I agree completely. It's time for more cooperation across the boards.  Let's talk about the tone and the lovely consistency that movie has. Nobody too cute and quirky and over the top. How did you manage to not do this – as this is a trap that so many coming-of-age movie fall into?

I think the reason everything looks correct is that we have a look at the conflict between teens and adults. In the film I felt that we needed to be more protective toward the adults that most likely you, our character James, and the audience do not like. I understand that it is not their fault that they are the way they are. It is the way they were made. I tried to communicate this to the actors, and especially to Toby, who plays James, the lead character. It looks to the adults like James is abnormal, but this is not true. It is they who are not normal. The Catcher in the Rye in the father of all the novels of this theme. But when it was written, the world was a different place. Now this has all changed. Because, in the time of that author the world was not bankrupt as it is today.

I take it that by "bankrupt," you mean not just economically.

No, morally and socially. I don’t know anybody who likes the future we face. That future is really bad. The fact that the this world is coming and that you cannot be happy in this world affects our young people, I believe. There is no hope – and for this reason I believe that we should listen more to the young people. Because it is they who will suffer most from this situation.

From Signore Faenza, we moved to the movie's star, Toby Regbo (shown below)....

First of all, where does your name come from?

From Norweigian extraction, kind of, but shortened.

You played the young boy in Glorious 39. (Editor's Note: This is a film you all should see!) How was it to work with Stephen Poliakoff?

Really amazing. And to work with that cast of the best British actors!

It's not often you get that kind of picture of WWII. Poliakoff is so dense with ideas.

Yes, and he shows what war can do to a family and how war can tear people apart in the worst ways.

You were also in Lone Scherfig's film, One Day?

With Matthew Beard: We play a pair of horrible brothers who try to ruin her Anne Hathaway's date with Jim Sturgess.

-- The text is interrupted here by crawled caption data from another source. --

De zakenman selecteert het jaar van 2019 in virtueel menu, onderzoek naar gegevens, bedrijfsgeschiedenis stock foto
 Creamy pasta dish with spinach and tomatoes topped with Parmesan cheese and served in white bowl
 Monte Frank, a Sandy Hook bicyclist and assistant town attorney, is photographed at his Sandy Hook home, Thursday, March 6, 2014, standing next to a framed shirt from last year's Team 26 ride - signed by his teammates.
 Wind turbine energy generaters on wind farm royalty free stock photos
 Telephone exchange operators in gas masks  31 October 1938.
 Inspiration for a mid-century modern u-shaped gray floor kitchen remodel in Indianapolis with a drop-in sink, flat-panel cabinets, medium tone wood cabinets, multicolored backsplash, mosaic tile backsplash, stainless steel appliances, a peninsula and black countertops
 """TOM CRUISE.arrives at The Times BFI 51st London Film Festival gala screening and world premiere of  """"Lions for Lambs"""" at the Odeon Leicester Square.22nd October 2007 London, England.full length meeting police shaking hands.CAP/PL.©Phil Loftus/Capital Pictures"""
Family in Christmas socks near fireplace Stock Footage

What's your favorite film so far?

Mr. Nobody is probably the favorite thing that I have done so far: my first real experience with working with cinema. The director, Jaco Van Dormael, is an unbelievable visionary. There is a bit in his earlier movie Toto, the Hero, where you see the protagonist walking through the city where the background looks kind of futuristic. Mr. Nobody is the final realization of what he wanted to create in that scene, but did not have the resources to do. It’s an amazing film of parallel lives in the same universe and how they interact and connect.

Boy, I wish we could get the chance to see this film, but it has not been released here in the U.S. yet. You know, when I saw Someday... I had no idea you were British because your America accent was quite good.

I had a dialect coach for three weeks, and that helped a lot, but then you kind of have to forget about it and just do it or else it affects your performance.

Everything in the movie had the right tone.  That was quite an accomplishment, I think.

You have to try to be honest and play it real. Otherwise no one believes you.

Were there any times the director had to scale things down – not your performance, because you are the quietest person on screen – but some of the other actors?

No, no. They are talented and professional people. And they knew what they were doing. They were wonderful and they all made us feel welcome.

Can we talk about your upcoming work?

There's Treasure Island -- where I get to play a pirate!

Right -- and I noticed something called uwantme2killhim?

Yes! Brian Singer produced it, and it's directed by Andrew Douglas. It's based on an amazing true story, so it’s going to be quite something.